Projekt Südtribüne in Dortmund

12. September 2019

Visualisierung Südtribüne (Copyright: kadawittfeldarchitektur, Aachen)

Mit der Aufstockung eines Schutzbunkers in Dortmund stellt sich die Eiffage Infra-Hochbau einer neuen Herausforderung.


Das Bild der von Montanindustrie und Bierbrauerei einst geprägten Industriemetropole Dortmund entwickelt sich im Zuge der seit den 1970er Jahren immer mehr zu einem zukunftsweisenden Forschungs- und Dienstleistungsstandort.
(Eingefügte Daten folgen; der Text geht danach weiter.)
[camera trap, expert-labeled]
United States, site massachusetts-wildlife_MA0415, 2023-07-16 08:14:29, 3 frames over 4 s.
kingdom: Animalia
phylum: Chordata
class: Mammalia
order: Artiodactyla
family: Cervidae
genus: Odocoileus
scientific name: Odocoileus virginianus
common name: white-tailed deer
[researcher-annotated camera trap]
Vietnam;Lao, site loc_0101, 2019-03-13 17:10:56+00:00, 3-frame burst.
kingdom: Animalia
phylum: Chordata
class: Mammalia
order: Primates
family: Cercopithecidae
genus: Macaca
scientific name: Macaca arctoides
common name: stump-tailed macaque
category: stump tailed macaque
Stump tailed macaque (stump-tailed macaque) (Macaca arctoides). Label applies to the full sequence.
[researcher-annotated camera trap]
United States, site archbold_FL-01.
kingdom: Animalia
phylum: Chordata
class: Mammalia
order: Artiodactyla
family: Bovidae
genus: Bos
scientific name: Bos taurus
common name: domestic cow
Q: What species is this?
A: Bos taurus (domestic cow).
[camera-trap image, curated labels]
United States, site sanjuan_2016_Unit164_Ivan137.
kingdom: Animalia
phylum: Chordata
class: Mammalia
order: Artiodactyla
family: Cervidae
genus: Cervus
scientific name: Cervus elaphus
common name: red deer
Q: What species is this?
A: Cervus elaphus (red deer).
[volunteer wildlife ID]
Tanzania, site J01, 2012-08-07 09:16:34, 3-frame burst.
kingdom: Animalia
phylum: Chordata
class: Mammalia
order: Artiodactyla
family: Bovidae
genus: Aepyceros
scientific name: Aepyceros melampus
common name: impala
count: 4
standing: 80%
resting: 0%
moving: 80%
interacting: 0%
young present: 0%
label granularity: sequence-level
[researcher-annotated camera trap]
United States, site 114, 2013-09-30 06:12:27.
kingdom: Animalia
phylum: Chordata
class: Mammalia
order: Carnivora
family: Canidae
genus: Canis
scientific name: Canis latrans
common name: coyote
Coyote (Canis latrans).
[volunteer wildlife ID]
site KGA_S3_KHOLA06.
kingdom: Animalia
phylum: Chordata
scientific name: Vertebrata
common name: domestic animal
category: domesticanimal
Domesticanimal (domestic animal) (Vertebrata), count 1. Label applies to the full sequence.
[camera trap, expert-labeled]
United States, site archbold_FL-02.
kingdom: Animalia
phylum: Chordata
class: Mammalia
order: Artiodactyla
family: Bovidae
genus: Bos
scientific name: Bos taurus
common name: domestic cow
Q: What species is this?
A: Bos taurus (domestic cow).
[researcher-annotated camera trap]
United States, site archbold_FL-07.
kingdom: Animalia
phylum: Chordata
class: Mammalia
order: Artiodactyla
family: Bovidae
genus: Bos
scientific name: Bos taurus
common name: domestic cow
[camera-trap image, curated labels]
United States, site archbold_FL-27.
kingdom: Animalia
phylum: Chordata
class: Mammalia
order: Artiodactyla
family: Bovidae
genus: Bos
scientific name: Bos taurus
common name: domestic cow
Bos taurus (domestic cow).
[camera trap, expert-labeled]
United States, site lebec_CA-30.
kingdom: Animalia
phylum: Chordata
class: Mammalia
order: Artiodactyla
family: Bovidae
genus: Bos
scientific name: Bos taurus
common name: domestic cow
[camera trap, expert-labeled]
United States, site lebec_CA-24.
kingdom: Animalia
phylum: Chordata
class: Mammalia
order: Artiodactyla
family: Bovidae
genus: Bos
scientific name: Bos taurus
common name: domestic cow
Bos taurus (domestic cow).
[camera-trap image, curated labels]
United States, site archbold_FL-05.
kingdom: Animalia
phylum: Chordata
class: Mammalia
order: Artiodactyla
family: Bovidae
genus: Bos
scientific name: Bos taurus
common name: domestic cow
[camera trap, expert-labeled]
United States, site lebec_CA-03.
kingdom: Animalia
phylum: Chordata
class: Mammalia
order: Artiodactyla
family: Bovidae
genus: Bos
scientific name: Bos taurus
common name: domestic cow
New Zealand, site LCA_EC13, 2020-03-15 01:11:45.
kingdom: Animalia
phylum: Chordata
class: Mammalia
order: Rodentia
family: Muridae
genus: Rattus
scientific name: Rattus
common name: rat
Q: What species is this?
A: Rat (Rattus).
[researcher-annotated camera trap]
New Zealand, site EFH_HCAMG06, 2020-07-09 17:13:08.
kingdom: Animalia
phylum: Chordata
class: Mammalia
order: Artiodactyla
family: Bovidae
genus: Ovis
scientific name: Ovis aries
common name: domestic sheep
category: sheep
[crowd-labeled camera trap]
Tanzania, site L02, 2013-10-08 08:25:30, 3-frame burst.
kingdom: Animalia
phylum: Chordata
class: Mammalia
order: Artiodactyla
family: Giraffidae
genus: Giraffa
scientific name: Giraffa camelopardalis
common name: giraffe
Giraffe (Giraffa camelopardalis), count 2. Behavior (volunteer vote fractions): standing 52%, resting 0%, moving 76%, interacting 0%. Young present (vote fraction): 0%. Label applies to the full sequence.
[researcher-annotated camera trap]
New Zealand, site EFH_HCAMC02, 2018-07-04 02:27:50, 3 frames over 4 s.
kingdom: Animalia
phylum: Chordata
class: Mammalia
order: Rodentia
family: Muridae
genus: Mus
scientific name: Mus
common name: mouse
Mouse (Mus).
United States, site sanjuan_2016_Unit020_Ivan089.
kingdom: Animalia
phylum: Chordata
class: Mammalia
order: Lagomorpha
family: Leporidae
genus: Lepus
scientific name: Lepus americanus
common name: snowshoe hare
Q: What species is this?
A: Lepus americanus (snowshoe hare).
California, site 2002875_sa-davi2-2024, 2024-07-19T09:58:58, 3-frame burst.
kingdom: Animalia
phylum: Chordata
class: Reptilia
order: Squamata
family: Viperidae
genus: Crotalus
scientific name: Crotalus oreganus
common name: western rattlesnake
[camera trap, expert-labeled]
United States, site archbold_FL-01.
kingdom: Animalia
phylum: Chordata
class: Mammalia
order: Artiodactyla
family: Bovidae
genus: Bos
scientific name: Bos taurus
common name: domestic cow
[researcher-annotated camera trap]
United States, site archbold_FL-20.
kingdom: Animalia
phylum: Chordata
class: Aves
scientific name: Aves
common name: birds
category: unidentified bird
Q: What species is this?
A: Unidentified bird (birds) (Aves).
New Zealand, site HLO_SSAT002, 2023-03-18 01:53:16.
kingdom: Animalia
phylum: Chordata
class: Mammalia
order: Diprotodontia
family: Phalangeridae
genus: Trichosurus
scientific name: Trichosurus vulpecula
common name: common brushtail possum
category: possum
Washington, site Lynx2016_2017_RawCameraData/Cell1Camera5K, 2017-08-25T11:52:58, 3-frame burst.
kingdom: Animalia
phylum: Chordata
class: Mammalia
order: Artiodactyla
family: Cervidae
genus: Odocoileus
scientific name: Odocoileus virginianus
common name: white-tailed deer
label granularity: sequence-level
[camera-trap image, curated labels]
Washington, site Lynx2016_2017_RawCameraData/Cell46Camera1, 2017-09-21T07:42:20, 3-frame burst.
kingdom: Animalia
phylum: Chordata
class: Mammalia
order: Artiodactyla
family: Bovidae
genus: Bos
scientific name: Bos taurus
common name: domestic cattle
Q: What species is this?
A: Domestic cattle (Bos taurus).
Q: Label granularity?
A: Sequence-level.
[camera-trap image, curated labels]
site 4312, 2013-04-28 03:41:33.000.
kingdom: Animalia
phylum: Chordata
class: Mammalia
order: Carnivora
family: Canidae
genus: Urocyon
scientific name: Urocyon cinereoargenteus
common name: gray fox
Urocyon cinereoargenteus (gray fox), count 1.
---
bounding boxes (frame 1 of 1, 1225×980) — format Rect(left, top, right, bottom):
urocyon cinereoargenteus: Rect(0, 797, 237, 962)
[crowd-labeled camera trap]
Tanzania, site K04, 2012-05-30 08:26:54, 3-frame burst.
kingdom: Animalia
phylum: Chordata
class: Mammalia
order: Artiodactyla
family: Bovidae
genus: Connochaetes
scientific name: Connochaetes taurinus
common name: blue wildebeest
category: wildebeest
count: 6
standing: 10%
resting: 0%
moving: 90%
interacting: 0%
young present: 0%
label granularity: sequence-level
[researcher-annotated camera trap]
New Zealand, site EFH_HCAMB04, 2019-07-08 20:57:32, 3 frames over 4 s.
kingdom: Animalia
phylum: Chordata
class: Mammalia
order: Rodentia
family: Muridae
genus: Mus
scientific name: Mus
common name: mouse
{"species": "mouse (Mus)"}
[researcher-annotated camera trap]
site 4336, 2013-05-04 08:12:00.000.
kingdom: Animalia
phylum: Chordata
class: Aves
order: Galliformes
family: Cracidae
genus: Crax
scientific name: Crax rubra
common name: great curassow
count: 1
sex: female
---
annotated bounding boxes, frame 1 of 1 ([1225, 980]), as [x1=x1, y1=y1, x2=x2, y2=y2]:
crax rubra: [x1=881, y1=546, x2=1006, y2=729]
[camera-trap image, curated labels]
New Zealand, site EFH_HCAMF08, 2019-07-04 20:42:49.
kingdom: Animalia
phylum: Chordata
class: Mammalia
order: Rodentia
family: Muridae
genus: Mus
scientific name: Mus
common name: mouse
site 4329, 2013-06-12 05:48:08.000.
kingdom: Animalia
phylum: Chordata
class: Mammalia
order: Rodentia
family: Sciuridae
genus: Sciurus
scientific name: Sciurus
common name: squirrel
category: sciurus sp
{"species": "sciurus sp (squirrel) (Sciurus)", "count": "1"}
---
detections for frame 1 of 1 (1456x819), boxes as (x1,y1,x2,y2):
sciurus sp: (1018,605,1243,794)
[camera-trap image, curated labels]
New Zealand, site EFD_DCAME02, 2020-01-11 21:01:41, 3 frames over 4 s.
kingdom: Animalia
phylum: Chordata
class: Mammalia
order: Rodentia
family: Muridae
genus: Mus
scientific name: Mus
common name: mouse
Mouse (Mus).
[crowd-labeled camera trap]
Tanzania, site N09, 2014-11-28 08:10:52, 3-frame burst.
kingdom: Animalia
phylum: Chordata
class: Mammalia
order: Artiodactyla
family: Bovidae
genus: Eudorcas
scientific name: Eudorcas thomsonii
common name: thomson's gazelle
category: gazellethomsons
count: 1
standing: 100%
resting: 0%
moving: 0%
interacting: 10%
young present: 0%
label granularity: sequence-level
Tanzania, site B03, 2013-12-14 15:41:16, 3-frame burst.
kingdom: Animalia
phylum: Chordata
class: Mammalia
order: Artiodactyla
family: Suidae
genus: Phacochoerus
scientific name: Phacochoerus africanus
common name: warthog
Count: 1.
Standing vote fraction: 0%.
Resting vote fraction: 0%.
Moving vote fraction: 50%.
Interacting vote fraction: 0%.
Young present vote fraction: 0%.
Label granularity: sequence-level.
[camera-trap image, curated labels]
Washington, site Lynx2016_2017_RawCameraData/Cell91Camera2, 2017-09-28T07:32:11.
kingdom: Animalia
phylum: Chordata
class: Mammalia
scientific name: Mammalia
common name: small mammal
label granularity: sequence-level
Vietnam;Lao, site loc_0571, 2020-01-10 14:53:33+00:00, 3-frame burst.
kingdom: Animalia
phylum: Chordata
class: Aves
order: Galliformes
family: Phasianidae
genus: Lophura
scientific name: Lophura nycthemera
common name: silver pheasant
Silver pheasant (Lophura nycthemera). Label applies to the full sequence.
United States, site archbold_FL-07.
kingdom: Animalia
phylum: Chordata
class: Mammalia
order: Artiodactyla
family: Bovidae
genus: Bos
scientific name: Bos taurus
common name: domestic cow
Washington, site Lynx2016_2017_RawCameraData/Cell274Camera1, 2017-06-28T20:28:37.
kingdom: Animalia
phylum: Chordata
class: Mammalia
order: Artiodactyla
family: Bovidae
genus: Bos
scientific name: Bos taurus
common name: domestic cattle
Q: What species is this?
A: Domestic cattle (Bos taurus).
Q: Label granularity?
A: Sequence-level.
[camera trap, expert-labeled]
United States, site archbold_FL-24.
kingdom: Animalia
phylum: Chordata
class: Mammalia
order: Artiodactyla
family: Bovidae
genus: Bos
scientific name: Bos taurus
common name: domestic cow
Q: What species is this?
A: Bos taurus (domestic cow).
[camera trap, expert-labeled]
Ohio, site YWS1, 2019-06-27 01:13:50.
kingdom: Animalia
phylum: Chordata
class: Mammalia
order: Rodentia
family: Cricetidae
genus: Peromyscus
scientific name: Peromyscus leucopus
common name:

Das Projekt Südtribüne liegt im Dortmunder Stadtbezirk Innenstadt-Ost im Süden Dortmunds zwischen der Ruhrallee und der Leipziger Straße. Hier wird der ehemalige Schutzbunker Dortmund mit einem Wohngebäude mit 63 Wohneinheiten aufgestockt.

Das Gebäude befindet sich auf einem ca. 3.719 m² großen Grundstück, das zu knapp 70% mit dem Flachbunker aus dem Jahre 1944 bebaut ist. Der Bunker ist eingeschossig, befindet sich größtenteils unterirdisch und hat eine ca. 3,00 m starke Stahlbetonflachdecke, die in dieser Höhe über der Geländeoberkante liegt.

Das Wohngebäude besteht aus einer 2-4 geschossigen Hofstruktur, die sich auf einer Plattform, über dem als Parkdeck genutzten Flachbunker erhebt. Der Wohnungsmix sieht 1,5 bis 5 Zimmer Wohnungen mit einer Größe von ca. 27 m² bis 133 m² vor. Bis auf die zur Ruhrallee orientierten Apartments erhalten sämtliche Wohnungen eine Loggia oder Terrasse. Drei der fünf Treppenhauskerne und der Haupteingang sind mit Aufzügen ausgestattet, sodass eine barrierefreier Zugang aller vier Geschosse ermöglicht wird. Ein begrünter Innenhof dient den Bewohnern als ruhige Rückzugsmöglichkeit.

Das Konzept zur Umgestaltung des Schutzbunkers wurde von der CG Gruppe AG aus Düsseldorf in Zusammenarbeit mit den Büros Kadawittfeldarchitektur GmbH aus Aachen und Planquadrat Architekten GmbH aus Duisburg ausgearbeitet.